_Fragmento de página_
——————
Como queda patente en el caso de San Cristóbal, la actividad de la industria refresquera se basa en una doble depredación: primero, la de los recursos naturales, cuyo disfrute y aprovechamiento debiera ser de acceso universal; segundo, la que se lleva a cabo al usar el agua en la elaboración de productos que degradan seriamente la salud de quienes los consumen. En este sentido, es imposible soslayar que Chiapas es tanto la entidad donde más ha crecido el consumo de Coca-Cola en años recientes (hasta el punto de que hoy ocupa el primer lugar mundial en el consumo per cápita de esa bebida), como aquella con el mayor incremento en casos de diabetes mellitus entre 2000 y 2017.
——————
_Datos proporcionados_

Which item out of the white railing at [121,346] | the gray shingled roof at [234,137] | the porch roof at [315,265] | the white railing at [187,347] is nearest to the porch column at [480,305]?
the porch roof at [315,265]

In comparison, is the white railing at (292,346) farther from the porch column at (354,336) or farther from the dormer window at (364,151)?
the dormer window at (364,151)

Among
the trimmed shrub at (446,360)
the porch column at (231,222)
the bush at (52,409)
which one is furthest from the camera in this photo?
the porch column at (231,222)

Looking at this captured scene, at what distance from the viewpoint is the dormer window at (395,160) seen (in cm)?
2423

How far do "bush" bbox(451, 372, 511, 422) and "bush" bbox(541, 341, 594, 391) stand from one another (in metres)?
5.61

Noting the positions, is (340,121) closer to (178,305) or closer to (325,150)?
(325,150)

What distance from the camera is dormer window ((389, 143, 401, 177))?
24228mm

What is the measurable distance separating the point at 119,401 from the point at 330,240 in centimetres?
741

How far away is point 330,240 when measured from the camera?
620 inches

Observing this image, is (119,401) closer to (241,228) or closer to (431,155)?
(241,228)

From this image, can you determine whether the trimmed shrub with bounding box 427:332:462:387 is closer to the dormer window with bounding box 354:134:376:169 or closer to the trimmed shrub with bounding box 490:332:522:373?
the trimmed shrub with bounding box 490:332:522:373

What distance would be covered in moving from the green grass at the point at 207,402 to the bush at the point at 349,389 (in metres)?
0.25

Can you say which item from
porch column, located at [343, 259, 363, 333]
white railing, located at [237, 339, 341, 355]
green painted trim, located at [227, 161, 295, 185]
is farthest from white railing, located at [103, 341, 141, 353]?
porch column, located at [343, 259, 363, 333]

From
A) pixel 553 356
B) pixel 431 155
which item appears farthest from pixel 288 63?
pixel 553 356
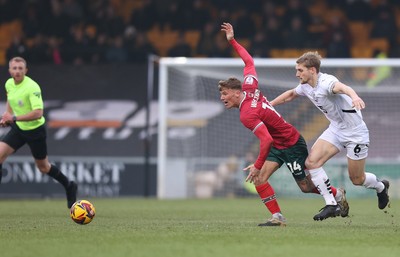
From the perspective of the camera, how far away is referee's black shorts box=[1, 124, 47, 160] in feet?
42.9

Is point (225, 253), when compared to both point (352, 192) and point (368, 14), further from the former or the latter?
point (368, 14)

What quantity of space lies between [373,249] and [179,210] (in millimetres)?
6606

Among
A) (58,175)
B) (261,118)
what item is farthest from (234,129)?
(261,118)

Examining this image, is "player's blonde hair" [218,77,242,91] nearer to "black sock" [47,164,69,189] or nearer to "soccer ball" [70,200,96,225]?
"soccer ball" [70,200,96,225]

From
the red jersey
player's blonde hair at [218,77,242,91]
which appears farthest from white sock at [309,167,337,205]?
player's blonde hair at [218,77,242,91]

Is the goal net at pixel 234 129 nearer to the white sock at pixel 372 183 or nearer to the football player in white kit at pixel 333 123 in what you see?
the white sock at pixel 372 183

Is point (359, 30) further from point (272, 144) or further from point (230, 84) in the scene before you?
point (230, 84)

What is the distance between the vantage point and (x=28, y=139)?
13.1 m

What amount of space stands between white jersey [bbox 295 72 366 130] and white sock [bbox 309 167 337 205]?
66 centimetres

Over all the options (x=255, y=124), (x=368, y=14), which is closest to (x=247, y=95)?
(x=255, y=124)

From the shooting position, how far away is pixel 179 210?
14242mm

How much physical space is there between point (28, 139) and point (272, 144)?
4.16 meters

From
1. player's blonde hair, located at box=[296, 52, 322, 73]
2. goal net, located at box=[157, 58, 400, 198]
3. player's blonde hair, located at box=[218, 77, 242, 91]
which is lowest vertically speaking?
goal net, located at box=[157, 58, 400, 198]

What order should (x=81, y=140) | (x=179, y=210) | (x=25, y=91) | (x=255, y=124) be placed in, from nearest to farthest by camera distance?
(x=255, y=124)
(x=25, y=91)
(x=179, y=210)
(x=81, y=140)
——————
_Tareas por realizar_
a - Responde estas preguntas sobre el fragmento:
(i) ¿Qué caso se cita para mostrar cómo actúa la industria refresquera?
(ii) ¿Qué lugar mundial ocupa hoy Chiapas en el consumo per cápita de Coca-Cola?
(iii) ¿En qué periodo tuvo Chiapas el mayor incremento en casos de diabetes mellitus?
b - Actualiza el fragmento comenzando en "Como queda patente" y siguiendo hasta "2000 y 2017.", con "obesidad" en lugar de "diabetes mellitus".
Las entradas no tienen ningún papel en esto.

_Soluciones_
a -
(i) El caso de San Cristóbal.
(ii) El primer lugar.
(iii) Entre 2000 y 2017.

b -
Como queda patente en el caso de San Cristóbal, la actividad de la industria refresquera se basa en una doble depredación: primero, la de los recursos naturales, cuyo disfrute y aprovechamiento debiera ser de acceso universal; segundo, la que se lleva a cabo al usar el agua en la elaboración de productos que degradan seriamente la salud de quienes los consumen. En este sentido, es imposible soslayar que Chiapas es tanto la entidad donde más ha crecido el consumo de Coca-Cola en años recientes (hasta el punto de que hoy ocupa el primer lugar mundial en el consumo per cápita de esa bebida), como aquella con el mayor incremento en casos de obesidad entre 2000 y 2017.